John Ebert:‘I’ve taken the bait at least twice before on closed-end funds selling at a discount, and I’ve never made a dime on them. Somehow it sounds great on paper but the reality doesn’t seem to live up to the potential. Maybe there’s money to be made if you really know what you’re doing here, but I’m staying clear.’

LJ Kutten: ‘You said, ‘If you’d pay $50 for a 9% return, how much would you pay for an 8% return? Maybe you’d be willing to pay only eight-ninths as much — $45, if that. The overall point was: closed-end funds should generally sell at a discount to their net asset value, because they are siphoning off their management fee from the return you could get if you owned the underlying stocks directly. OK . . . but how does this differ from an open mutual fund? Assume I had an open end mutual fund that only invested in GM. The return was 9% but the fund had a 1% expense ratio. How much should I pay for this open-end fund?’

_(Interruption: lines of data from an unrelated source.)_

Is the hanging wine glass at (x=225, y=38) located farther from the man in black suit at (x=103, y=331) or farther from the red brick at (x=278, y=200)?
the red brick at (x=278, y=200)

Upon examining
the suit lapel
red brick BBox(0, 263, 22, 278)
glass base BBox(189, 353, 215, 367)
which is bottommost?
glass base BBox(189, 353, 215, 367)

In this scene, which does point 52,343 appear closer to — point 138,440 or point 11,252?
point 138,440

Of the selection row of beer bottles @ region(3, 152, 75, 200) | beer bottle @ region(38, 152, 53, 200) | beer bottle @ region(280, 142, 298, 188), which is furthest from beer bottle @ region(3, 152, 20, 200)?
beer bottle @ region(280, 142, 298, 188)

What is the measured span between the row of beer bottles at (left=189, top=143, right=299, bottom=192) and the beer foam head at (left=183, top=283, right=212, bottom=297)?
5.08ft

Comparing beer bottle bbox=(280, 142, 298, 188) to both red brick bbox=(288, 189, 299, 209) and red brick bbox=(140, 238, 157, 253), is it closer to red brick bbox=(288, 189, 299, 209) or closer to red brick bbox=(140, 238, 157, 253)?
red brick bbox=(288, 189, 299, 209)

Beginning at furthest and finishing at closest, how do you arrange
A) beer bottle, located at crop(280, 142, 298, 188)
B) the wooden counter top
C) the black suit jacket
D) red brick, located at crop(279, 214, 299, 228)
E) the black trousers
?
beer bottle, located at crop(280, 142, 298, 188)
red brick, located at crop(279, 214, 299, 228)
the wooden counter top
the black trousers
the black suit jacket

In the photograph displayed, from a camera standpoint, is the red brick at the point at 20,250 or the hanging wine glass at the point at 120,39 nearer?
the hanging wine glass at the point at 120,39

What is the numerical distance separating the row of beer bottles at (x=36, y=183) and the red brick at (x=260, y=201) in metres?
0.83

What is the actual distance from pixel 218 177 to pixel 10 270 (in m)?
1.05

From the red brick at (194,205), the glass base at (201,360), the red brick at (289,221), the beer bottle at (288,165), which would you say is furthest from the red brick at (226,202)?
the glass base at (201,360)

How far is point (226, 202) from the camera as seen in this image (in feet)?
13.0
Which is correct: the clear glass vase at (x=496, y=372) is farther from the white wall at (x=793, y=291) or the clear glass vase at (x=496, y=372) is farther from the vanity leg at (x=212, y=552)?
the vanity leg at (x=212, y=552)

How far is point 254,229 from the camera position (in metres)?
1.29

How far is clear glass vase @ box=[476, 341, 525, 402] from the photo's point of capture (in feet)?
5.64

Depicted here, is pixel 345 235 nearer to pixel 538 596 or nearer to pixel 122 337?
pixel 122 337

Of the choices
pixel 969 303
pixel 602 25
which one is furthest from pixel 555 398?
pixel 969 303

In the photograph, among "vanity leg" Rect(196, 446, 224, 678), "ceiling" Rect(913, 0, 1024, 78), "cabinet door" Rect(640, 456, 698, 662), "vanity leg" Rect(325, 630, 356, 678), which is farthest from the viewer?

☞ You shouldn’t. I recommend VERY low expense mutual funds — index funds, that nick you only 0.20% a year, if that, which is the price you pay for diversification and convenience.

Steve Samuels: ‘While I agree to most of your comments regarding closed-end funds, I think you make one MAJOR mistake. My partners and I have been very successful in ‘forcing’ these fund managements to realize Net Asset Value. We have done this by either running proxy contests or in some cases just suggesting one. The ability to actually make managers do the ‘right thing’ is becoming more and more common. Over last year we have run 8 proxies and have been 8 for 8. The following funds can be looked at in Free Edgar and Dow Jones News. I will list the symbols:

1. CLM
2. UKM
3. EMG
4. MXE
5. CGF
6. LNV
7. ITA
8. DSF
9. CRRR (our first Real Estate Investment Trust)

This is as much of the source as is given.